Thanks Peter but I have tried surrounding the text with single quotes. I
have
not tried double quotes but since that would lead to an odd number of
double
quotes I would be surprised if it worked.
I tried it before I posted my response and it works here. However, you do
have to /double up/ any double quotes in your data as well, which you may
not have done before.
Obviously I cannot guarantee that it works there for the reasons I have
given, among others. Doubling up "quoted" characters has always been one of
the standard ways to deal with tthis kind of situation as you can see, for
example, if you write a bit of VBA to assign text to a string variable then
mystring = "here is some text with a double quote "" inside it"
it will work.
So why not give it a try?
I have tried prefixing the " with a \ (remember seeing that somewhere) and
I
Yes, among other things there's a curious option in the Compatibility
options within Word to do with \", but I've never got it to do anything
useful.
I will check with the person who wrote the process that fires off and
prints
the document if he is using ODBC but if he is am I screwed or is there a
way
to tell ODBC that the field is valid?
The problem is not so much whether the programmer has chosen to use ODBC. In
some situations Word chooses for you and it's not necessarily
straightforward to choose /not/ to use ODBC.

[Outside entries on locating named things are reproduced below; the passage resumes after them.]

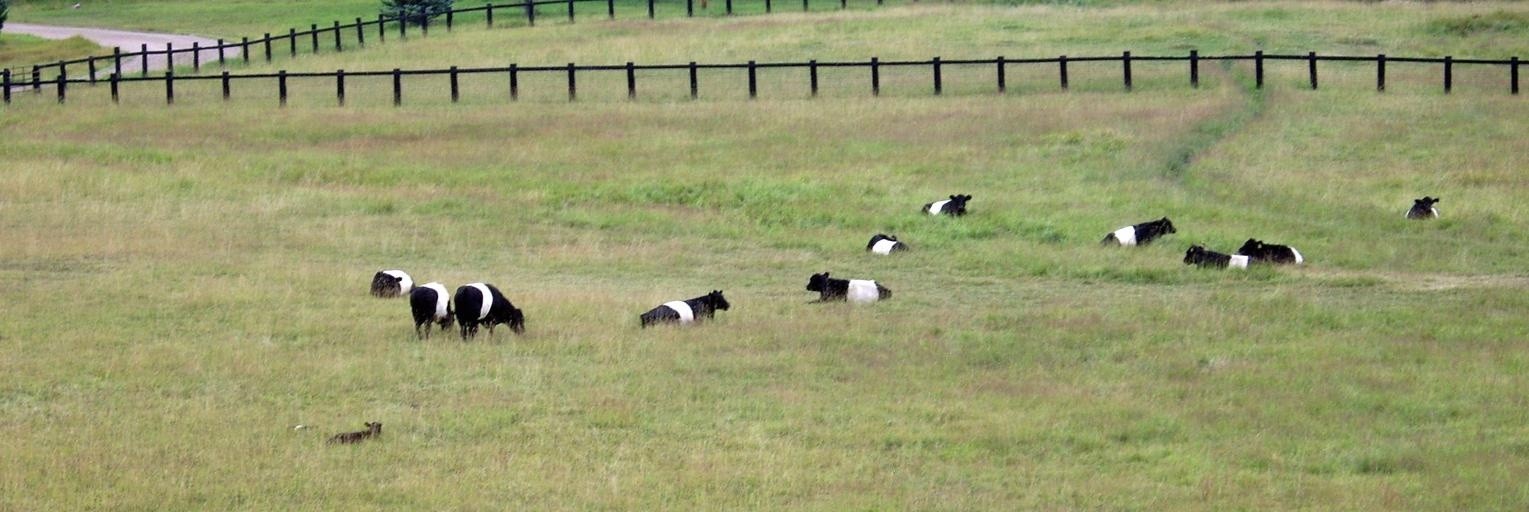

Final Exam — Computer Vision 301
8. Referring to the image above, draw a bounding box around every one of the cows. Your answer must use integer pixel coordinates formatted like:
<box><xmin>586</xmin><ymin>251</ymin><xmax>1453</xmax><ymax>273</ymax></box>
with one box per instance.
<box><xmin>327</xmin><ymin>421</ymin><xmax>382</xmax><ymax>445</ymax></box>
<box><xmin>453</xmin><ymin>282</ymin><xmax>525</xmax><ymax>343</ymax></box>
<box><xmin>1237</xmin><ymin>238</ymin><xmax>1305</xmax><ymax>265</ymax></box>
<box><xmin>409</xmin><ymin>281</ymin><xmax>455</xmax><ymax>341</ymax></box>
<box><xmin>921</xmin><ymin>194</ymin><xmax>972</xmax><ymax>219</ymax></box>
<box><xmin>806</xmin><ymin>271</ymin><xmax>892</xmax><ymax>304</ymax></box>
<box><xmin>1099</xmin><ymin>216</ymin><xmax>1177</xmax><ymax>248</ymax></box>
<box><xmin>370</xmin><ymin>269</ymin><xmax>416</xmax><ymax>299</ymax></box>
<box><xmin>1183</xmin><ymin>244</ymin><xmax>1256</xmax><ymax>274</ymax></box>
<box><xmin>640</xmin><ymin>289</ymin><xmax>730</xmax><ymax>330</ymax></box>
<box><xmin>1404</xmin><ymin>196</ymin><xmax>1440</xmax><ymax>220</ymax></box>
<box><xmin>866</xmin><ymin>233</ymin><xmax>909</xmax><ymax>256</ymax></box>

However, if you have full control over the format of the file you are
creating and can have the Word document changed as well, then there are
other things you can try if none of the above work. I can't say "this or
that particular approach will definitely work whatever you are using, but
a. if you can write any "plain text" type output you could try
- writing an HTML format file containing a table with one cell per
datum. This will probably work for up to around 63 data columns. it doesn't
need to be "standard" HTML with all the right headers for Word to
understand it, e.g. if you have two columns "key" and "text" you can use
<HTML>
<BODY>
<TABLE>
<TR>
<TD>Key</TD>
<TD>Text</TD>
</TR>
<TR>
<TD>1</TD>
<TD>text with " quotes</TD>
</TR>
</TABLE>
</BODY>
</HTML>
You don't get the multiline stuff.
In fact I think you can get away without the <HTML><HEAD> and if you lay out
the text rather differently
<TABLE>
<TR><TD>Key</TD><TD>Text</TD></TR>
<TR><TD>1</TD><TD>text with " quotes</TD></TR>
</TABLE>
you can see that it is structurally similar to a delimited text file, but
with a slightly more complex system of delimiters.
- writing an RTF file with tab delimiters. I can give you more info on what
that needs to look like if you want.
b. If you are able to use Windows API calls - I notice that automating
Excel, or presumably Word, is a step to far for you - you could consider
using ADO to create a .mdb (Jet) file directly. But I guess that depends
primarily on where the processing is happening and so on.
I don't suppose it can be done using a view in your DBMS and a suitable
ODBC/OLEDB connection at the Workstation end?